There wasn’t very much water at Bill Spring, but it was good to see the coneflowers, a favorite nectar source for certain butterflies, had started blooming . Right at the entrance to Cienega Canyon and Sulphur Canyon, a flowing creek by the side of the road had a large yellow flowering plant that was quite popular with butterflies. Most of them turned out to be the pretty common Marine Blue,
but Rebecca spotted one that looked a little different and would turn out to be one we rarely see anywhere, a Leda Ministreak.
After a most successful day, we decided a return visit to Las Huertas Canyon on the north end of the Sandias was in order for a trip on Saturday. Another perfect day for butterflies, we’d get our first definitive Southern Dogface for the season in a meadow near the Sandia Man Cave that has proven productive in the past. A fabulous puddling spot next to Las Huertas Creek a little further up the road was even more productive than it had been on my earlier visits at the end of June. We first spotted several Hoary Commas, Weidemeyer’s Admirals, and a mixed group of Cabbage Whites and Checkered Whites enjoying the damp sand, but the longer you looked the more species appeared, and most were patient enough to allow for good photographs of them, such as this Taxiles Skipper.

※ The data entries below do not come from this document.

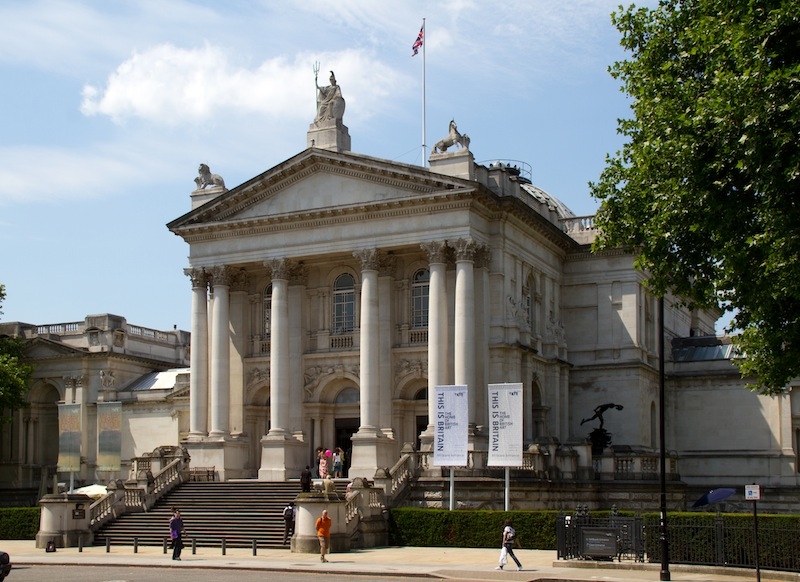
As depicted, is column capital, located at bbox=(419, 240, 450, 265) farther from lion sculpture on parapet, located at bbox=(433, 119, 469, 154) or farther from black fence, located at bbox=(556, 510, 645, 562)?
black fence, located at bbox=(556, 510, 645, 562)

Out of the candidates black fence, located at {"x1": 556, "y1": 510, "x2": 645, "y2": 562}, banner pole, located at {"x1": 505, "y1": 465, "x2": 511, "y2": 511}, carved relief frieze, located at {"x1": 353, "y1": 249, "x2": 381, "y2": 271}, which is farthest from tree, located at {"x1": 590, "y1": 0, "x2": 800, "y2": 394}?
carved relief frieze, located at {"x1": 353, "y1": 249, "x2": 381, "y2": 271}

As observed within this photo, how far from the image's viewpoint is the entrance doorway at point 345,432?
55156 millimetres

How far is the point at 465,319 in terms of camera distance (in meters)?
49.9

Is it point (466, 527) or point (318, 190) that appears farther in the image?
point (318, 190)

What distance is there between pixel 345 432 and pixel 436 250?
1028 centimetres

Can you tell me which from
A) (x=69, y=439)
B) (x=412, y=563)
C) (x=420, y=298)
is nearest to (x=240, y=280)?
(x=420, y=298)

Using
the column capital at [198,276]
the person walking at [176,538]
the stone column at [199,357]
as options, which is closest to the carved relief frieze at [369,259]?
the column capital at [198,276]

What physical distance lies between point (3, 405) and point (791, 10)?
51729 millimetres

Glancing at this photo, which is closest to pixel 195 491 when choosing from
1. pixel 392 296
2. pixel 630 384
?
pixel 392 296

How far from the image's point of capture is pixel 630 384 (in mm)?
58094

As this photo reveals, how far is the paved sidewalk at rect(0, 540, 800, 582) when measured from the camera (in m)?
31.6

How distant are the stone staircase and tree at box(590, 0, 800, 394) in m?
17.3

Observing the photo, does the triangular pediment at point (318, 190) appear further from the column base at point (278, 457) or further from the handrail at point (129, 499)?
the handrail at point (129, 499)

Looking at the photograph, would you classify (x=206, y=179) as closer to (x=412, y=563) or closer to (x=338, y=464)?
(x=338, y=464)
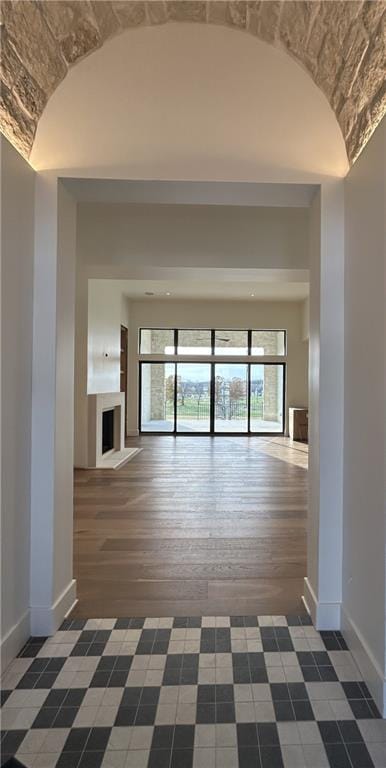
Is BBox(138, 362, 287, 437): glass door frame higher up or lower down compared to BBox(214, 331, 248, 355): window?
lower down

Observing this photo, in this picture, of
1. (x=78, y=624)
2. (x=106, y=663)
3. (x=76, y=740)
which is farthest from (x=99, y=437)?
(x=76, y=740)

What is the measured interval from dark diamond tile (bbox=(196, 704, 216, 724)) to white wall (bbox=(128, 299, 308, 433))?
321 inches

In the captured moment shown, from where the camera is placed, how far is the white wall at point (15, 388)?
1568mm

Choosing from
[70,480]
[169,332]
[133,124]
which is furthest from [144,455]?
[133,124]

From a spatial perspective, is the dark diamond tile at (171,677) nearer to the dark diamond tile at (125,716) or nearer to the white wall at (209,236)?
the dark diamond tile at (125,716)

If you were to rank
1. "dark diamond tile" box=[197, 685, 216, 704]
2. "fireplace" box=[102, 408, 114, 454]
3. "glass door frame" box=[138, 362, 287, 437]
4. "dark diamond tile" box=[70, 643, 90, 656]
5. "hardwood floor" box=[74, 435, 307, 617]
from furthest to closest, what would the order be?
"glass door frame" box=[138, 362, 287, 437] → "fireplace" box=[102, 408, 114, 454] → "hardwood floor" box=[74, 435, 307, 617] → "dark diamond tile" box=[70, 643, 90, 656] → "dark diamond tile" box=[197, 685, 216, 704]

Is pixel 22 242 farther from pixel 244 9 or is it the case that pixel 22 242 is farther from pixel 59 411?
pixel 244 9

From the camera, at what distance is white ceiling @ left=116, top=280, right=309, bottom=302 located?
7.44 m

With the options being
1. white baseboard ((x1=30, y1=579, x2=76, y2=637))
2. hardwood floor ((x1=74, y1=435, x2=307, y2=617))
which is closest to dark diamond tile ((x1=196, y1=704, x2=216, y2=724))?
hardwood floor ((x1=74, y1=435, x2=307, y2=617))

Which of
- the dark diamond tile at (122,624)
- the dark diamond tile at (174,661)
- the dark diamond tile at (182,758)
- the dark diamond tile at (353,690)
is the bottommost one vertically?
the dark diamond tile at (122,624)

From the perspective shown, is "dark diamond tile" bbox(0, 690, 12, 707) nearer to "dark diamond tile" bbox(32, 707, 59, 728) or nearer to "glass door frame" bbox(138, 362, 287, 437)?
"dark diamond tile" bbox(32, 707, 59, 728)

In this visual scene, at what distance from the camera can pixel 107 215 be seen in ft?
12.6

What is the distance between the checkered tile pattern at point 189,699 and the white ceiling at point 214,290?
6140mm

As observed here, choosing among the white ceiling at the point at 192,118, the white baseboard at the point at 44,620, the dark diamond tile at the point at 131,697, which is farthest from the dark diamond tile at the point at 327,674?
the white ceiling at the point at 192,118
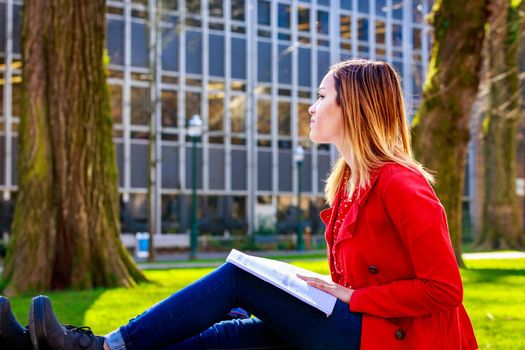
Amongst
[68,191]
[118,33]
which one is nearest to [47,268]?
[68,191]

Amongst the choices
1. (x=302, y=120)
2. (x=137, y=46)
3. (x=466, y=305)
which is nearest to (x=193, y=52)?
(x=137, y=46)

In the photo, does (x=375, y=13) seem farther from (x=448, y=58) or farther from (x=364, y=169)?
(x=364, y=169)

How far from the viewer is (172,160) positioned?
35281 mm

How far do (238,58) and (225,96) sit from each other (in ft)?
6.40

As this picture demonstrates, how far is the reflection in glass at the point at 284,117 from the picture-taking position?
3866cm

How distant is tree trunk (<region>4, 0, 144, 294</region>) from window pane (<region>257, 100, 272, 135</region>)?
27116 millimetres

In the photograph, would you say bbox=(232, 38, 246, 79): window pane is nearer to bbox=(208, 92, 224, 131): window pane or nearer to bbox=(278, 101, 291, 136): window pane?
bbox=(208, 92, 224, 131): window pane

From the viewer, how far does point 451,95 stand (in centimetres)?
1386

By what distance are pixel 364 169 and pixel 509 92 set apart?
76.0 ft

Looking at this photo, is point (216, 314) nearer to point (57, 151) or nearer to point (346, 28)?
point (57, 151)

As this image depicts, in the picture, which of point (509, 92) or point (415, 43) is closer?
point (509, 92)

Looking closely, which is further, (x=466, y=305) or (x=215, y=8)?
(x=215, y=8)

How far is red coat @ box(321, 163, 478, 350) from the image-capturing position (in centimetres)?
274

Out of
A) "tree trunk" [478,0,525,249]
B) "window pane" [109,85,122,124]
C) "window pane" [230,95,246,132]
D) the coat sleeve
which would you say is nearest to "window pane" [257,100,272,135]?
"window pane" [230,95,246,132]
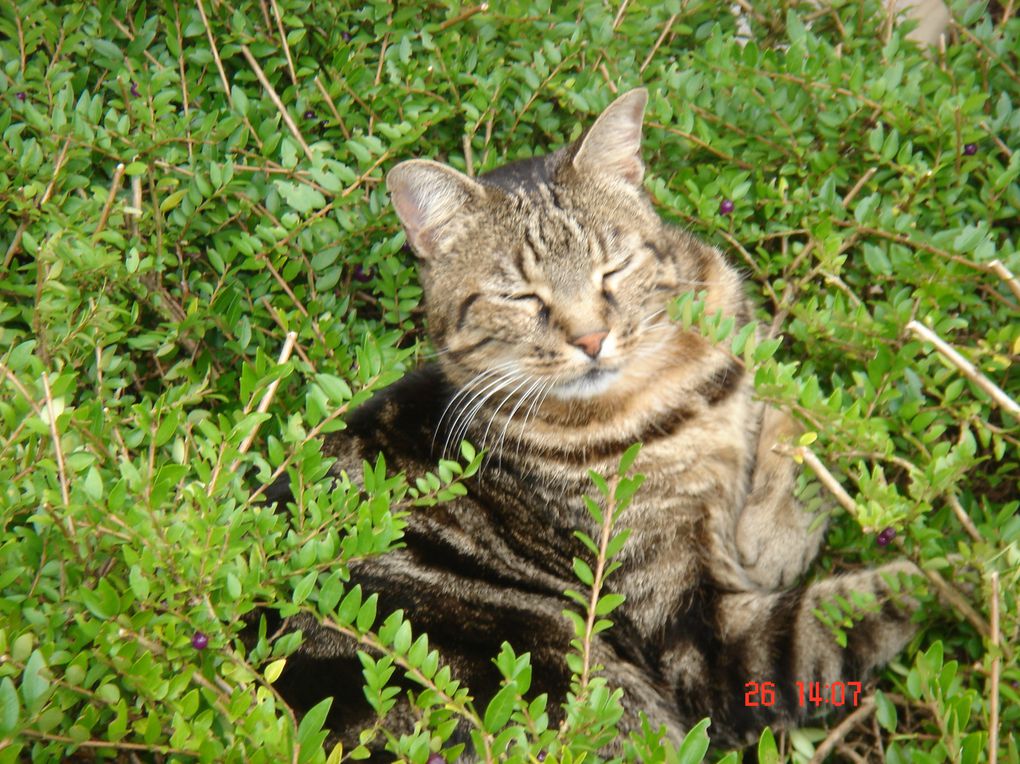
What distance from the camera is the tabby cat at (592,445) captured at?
2.21 meters

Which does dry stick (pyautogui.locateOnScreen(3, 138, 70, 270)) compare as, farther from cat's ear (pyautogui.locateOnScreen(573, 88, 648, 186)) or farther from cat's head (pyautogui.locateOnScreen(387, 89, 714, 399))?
cat's ear (pyautogui.locateOnScreen(573, 88, 648, 186))

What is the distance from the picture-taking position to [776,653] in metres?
2.19

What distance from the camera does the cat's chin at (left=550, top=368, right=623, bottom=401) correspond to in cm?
242

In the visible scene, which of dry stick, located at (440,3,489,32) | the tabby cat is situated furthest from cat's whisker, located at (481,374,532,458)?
dry stick, located at (440,3,489,32)

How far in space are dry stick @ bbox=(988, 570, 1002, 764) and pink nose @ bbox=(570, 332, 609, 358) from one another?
1.04 metres

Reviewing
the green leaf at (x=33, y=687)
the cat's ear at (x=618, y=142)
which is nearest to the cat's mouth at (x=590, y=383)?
the cat's ear at (x=618, y=142)

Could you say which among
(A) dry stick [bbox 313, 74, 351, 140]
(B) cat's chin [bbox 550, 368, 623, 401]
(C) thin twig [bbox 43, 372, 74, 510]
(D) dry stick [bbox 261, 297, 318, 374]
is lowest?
(B) cat's chin [bbox 550, 368, 623, 401]

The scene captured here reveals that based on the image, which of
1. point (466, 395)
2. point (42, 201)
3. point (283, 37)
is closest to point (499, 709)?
point (466, 395)

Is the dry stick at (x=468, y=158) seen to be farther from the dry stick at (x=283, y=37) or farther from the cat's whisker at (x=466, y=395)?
the cat's whisker at (x=466, y=395)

The best surprise of the day, however, was spotting a Tailed Copper in the mix, a small but stunning butterfly. I’d been hoping to spot one for the last few weeks, and that day we’d see them there at the puddling spot and later on a goldenrod in the picnic area.
On Monday, it was off in search of birds after hearing that the Mississippi Kites I’d seen nesting in Corrales a few weeks ago now had chicks. Some friends had been there the day before for great looks at one of the adults feeding a youngster, so I’d hoped to get a look. When I arrived, however, it almost seemed as if the nest had been abandoned with nothing moving in the nest and no adults around anywhere. Hanging around for a bit, I soon noticed a pair of adults way high in the sky and as I started to leave, one of them flew down to a favored perch I’d seen them in before.
After a couple of minutes surveying the territory, she flew right to the nest and poked around in it for several minutes more, so I’m thinking the young one was in there but just wouldn’t show itself for me. Guess I’ll just have to return for another look soon. Next I headed where someone had reported seeing Burrowing Owls near where they’ve been seen the last several years. Oddly, there have been few reports in town for this species this year, so it was certainly worth a look. I didn’t see any near the burrow they’ve used in the past and later heard the one that had been seen was in a different spot in that general area. Just to follow up, I then checked out another location nearby where they’d nested last year, but again struck out. You know they’re around somewhere, so I may just have to head out looking a little harder and probably a little earlier in the day. One picture I did get that day was of a mating pair of a new species of dragonfly for me, which I think is a Brimstone Clubtail.